3. Novel Co-Stimulatory Molecules
Co-stimulatory molecules are a diverse group of proteins expressed on
the surface of antigen-presenting cells (APCs) and other cells involved
in immune responses. They play a crucial role in amplifying or reducing
(Secondary signals ), the initial activation signals delivered to T
cells by the T cell receptor (TCR) following its interaction with an
antigen/major histocompatibility complex (MHC), thereby influencing T
cell differentiation and outcome. [268, 269]. Hence, co-stimulatory
molecules provide secondary signals to T cells in addition to the
primary signal delivered through the T cell receptor (TCR) interaction
with antigen-presenting molecules (e.g., MHC molecules).
The primary function of co-stimulatory molecules is to ensure that T
cell activation occurs appropriately in response to pathogens or other
stimuli (Figure 2). Without adequate co-stimulation, T cells may become
tolerant or undergo apoptosis (cell death) instead of becoming activated
and mounting an immune response [268, 270] Traditionally, the
best-known co-stimulatory molecules belong to the CD28 family, such as
CD80 (B7-1) and CD86 (B7-2), which interact with CD28 on T cells to
promote activation [268, 271].
However, ongoing research has identified several novel co-stimulatory
molecules that expand our understanding of immune regulation and offer
new opportunities for therapeutic interventions (Figure 2). These novel
co-stimulatory molecules can be classified into different families based
on their structural and functional characteristics. For example, members
of the TNF receptor superfamily (e.g., OX40, 4-1BB) and the TNF ligand
superfamily (e.g., CD40, CD27) have emerged as important regulators of T
cell responses [268, 271, 272] Other families include adhesion
molecules (e.g., ICOS, LFA-1) and receptors involved in cytokine
signaling (e.g., IL-2R, IL-7R) [273, 274]. These co-stimulatory
molecules are mainly categorized into two groups: the immunoglobulin
superfamily (IgSF) include CD28, inducible co-stimulator (ICOS) and
CD226. and the tumor necrosis factor receptor superfamily (TNFRSF)

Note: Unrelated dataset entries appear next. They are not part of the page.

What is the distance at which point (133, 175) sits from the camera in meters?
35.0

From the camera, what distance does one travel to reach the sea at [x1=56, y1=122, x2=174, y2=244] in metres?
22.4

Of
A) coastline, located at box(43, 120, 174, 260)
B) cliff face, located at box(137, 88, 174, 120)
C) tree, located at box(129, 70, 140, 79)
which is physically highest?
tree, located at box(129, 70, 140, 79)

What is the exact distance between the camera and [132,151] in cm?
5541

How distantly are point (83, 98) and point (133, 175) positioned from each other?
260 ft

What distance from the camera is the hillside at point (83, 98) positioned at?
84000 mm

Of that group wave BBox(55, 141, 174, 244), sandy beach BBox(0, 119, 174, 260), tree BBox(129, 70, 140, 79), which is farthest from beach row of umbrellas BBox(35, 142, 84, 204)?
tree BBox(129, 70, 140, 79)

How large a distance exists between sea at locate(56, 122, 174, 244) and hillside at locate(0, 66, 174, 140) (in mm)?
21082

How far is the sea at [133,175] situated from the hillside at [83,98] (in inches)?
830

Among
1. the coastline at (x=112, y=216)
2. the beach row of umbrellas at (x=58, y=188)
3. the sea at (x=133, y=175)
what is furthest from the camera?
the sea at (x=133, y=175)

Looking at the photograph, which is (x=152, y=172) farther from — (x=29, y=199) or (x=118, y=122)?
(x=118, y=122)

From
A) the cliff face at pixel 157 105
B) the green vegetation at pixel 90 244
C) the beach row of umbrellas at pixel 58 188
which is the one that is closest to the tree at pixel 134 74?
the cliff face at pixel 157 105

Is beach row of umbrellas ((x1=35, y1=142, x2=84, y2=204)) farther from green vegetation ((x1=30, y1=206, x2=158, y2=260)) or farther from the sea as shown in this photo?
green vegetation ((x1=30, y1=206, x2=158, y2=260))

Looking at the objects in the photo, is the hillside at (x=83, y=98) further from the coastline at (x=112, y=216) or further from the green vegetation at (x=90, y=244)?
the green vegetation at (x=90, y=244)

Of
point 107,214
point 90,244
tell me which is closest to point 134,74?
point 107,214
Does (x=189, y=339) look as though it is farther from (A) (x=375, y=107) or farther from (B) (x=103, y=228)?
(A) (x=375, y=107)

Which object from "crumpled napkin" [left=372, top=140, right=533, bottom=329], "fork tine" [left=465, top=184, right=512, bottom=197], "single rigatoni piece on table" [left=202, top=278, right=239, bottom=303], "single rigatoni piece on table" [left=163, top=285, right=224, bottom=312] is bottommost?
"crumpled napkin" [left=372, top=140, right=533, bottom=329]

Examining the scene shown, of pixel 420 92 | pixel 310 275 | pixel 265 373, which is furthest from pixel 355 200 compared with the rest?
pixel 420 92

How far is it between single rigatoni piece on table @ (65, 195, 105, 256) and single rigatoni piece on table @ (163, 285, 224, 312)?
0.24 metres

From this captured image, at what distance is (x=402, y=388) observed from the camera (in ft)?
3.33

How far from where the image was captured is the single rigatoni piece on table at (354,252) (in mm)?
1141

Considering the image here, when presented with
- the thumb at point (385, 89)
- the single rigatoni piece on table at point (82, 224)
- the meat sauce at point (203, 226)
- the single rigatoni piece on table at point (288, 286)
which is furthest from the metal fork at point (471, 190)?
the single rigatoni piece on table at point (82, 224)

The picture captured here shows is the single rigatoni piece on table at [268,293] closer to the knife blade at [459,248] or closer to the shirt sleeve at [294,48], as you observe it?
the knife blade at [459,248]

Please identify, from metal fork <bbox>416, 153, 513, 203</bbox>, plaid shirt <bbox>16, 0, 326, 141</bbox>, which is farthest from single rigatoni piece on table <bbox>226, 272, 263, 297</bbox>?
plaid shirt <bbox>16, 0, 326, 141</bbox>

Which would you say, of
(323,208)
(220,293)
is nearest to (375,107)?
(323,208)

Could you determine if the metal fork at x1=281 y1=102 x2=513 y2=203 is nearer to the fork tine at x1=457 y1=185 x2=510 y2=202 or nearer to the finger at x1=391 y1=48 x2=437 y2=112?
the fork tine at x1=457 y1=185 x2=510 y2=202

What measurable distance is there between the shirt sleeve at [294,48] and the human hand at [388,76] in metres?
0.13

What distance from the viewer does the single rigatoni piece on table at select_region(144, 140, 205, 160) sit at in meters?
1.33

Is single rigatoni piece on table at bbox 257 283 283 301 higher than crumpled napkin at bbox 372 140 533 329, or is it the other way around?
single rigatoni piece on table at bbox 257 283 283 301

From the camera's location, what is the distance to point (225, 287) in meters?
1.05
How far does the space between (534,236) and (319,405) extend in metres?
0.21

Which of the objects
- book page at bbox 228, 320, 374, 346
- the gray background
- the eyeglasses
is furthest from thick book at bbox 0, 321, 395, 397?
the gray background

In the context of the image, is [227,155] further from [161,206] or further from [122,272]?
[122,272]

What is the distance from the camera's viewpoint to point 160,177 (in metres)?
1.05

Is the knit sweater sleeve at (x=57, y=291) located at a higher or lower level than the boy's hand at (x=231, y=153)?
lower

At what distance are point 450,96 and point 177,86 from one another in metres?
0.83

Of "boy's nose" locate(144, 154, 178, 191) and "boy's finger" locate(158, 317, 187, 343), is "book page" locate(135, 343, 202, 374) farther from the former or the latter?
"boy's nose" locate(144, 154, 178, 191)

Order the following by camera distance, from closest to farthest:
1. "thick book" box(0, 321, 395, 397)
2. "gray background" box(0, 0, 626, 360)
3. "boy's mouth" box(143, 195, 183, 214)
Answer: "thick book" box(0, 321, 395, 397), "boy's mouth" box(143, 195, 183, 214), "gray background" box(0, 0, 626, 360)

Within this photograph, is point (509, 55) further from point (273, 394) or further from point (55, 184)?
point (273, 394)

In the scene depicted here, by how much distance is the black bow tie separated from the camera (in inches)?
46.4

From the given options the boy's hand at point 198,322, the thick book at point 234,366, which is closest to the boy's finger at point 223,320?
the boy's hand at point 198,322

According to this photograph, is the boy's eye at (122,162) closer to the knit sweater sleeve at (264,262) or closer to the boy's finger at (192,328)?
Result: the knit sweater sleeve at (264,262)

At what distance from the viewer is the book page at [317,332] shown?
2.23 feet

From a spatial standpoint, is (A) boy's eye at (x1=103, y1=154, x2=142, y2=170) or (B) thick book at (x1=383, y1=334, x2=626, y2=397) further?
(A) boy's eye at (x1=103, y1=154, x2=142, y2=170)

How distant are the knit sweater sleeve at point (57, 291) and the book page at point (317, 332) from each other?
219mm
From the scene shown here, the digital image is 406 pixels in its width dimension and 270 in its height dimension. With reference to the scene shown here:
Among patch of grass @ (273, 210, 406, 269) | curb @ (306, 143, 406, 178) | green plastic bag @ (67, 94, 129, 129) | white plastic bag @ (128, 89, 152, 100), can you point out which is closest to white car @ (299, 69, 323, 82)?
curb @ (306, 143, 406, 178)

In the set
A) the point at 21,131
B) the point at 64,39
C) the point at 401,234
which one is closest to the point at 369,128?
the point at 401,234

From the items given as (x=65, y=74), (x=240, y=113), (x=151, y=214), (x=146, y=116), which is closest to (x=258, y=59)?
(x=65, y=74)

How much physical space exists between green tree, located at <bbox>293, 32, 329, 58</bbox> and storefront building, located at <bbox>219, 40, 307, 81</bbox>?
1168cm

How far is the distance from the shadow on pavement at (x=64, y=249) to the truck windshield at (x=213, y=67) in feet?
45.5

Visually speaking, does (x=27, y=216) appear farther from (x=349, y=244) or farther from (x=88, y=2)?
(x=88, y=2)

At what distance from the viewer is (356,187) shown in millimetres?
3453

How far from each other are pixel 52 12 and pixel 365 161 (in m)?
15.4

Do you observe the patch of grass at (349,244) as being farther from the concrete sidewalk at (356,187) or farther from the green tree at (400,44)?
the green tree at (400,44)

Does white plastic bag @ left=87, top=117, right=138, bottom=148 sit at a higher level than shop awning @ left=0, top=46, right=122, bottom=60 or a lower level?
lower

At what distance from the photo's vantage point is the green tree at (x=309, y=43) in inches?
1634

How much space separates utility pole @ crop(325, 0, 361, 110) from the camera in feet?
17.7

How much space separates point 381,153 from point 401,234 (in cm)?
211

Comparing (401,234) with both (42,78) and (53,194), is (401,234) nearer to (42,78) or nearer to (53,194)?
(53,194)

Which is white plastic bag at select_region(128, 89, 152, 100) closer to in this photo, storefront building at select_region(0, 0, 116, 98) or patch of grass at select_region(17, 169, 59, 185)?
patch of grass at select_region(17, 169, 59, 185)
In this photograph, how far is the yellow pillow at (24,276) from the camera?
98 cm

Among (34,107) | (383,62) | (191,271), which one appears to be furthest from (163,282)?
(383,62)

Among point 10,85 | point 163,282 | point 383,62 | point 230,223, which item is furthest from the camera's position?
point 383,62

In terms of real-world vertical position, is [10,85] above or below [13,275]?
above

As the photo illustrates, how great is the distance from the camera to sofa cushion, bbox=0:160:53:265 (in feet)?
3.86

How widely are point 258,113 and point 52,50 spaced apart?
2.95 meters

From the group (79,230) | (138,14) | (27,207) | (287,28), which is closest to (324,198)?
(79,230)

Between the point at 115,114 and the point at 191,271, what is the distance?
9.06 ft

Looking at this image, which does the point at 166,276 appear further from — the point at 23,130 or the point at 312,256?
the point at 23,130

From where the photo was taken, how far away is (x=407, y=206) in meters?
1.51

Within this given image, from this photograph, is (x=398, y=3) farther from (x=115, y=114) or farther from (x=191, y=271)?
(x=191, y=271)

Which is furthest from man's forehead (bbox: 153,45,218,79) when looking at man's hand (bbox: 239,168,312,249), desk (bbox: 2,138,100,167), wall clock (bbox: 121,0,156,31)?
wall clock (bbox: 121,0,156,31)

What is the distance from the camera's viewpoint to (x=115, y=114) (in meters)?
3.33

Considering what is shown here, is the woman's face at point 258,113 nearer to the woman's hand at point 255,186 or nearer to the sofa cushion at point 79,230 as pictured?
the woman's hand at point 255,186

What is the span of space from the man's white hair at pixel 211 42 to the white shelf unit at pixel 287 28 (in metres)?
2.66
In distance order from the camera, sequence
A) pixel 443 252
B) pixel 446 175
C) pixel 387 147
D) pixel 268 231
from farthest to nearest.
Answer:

including OX40 receptor (CD134; TNFRSF4), CD27, 4-1BB (CD137; TNFRSF9),
and glucocorticoid-induced TNFR-related (GITR) protein (CD357;
TNFRSF18), death receptor 3 and CD40) [275, 276]. Additionally,cell adhesion molecules including CD2 and LFA-1 (Lymphocyte
Function-Associated Antigen 1) act as co-stimulatory molecules
[277].
The roles of these co-stimulatory molecules vary widely. Some enhance T
cell activation and effector functions, promoting immune responses
against infections and tumors. Others regulate immune tolerance and
prevent excessive immune activation, thereby maintaining immune
homeostasis and preventing autoimmune diseases [268].